Eine Studie der Techniker Krankenkasse ergab allerdings, das Leiharbeitnehmer die Arbeitsplatzunsicherheit und auch die fehlenden Entwicklungsmöglichkeiten als große gesundheitliche Belastung empfinden.
In den Zeitarbeitsunternehmen selbst herrscht vor allem Sorge vor einer möglichen Konkurrenz aus den mittel- und osteuropäischen Ländern, wenn im Mai kommenden Jahres die Arbeitnehmerfreizügigkeit in Deutschland kommt. Um das Unterschreiten der bisher geltenden Tarifverträge in der Zeitarbeit durch ausländische Verleihfirmen zu unterbinden, fordern sowohl die Gewerkschaften als auch die Arbeitgeber einen verbindlichen Mindestlohn für die Branche. Die Bundesarbeitsministerin lehnt eine solchen Mindestlohn bislang ab.
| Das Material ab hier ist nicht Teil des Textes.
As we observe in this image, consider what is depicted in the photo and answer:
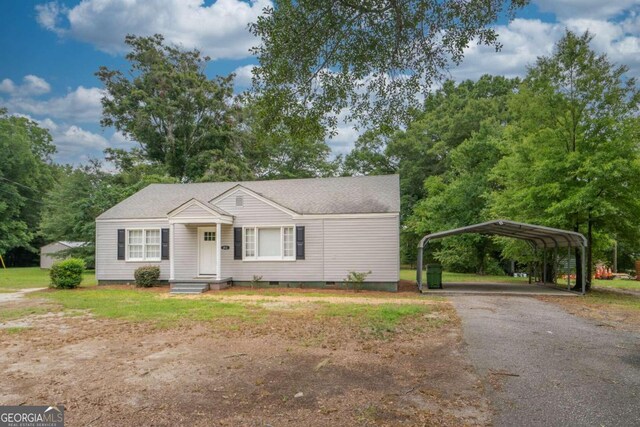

Der Chef des Deutschen Gewerkschaftsbundes (DGB), Michael Sommer, kündigte Protestaktionen der Gewerkschaften für den Herbst an. "Wir brauchen endlich Mindestlöhne, die Eindämmung der Leiharbeit und des Niedriglohnsektors", erklärte Sommer. Im November sind größere Demonstrationen in mehreren deutschen Städten geplant, auch gegen die "unsoziale Politik der Bundesregierung", sagte Sommer.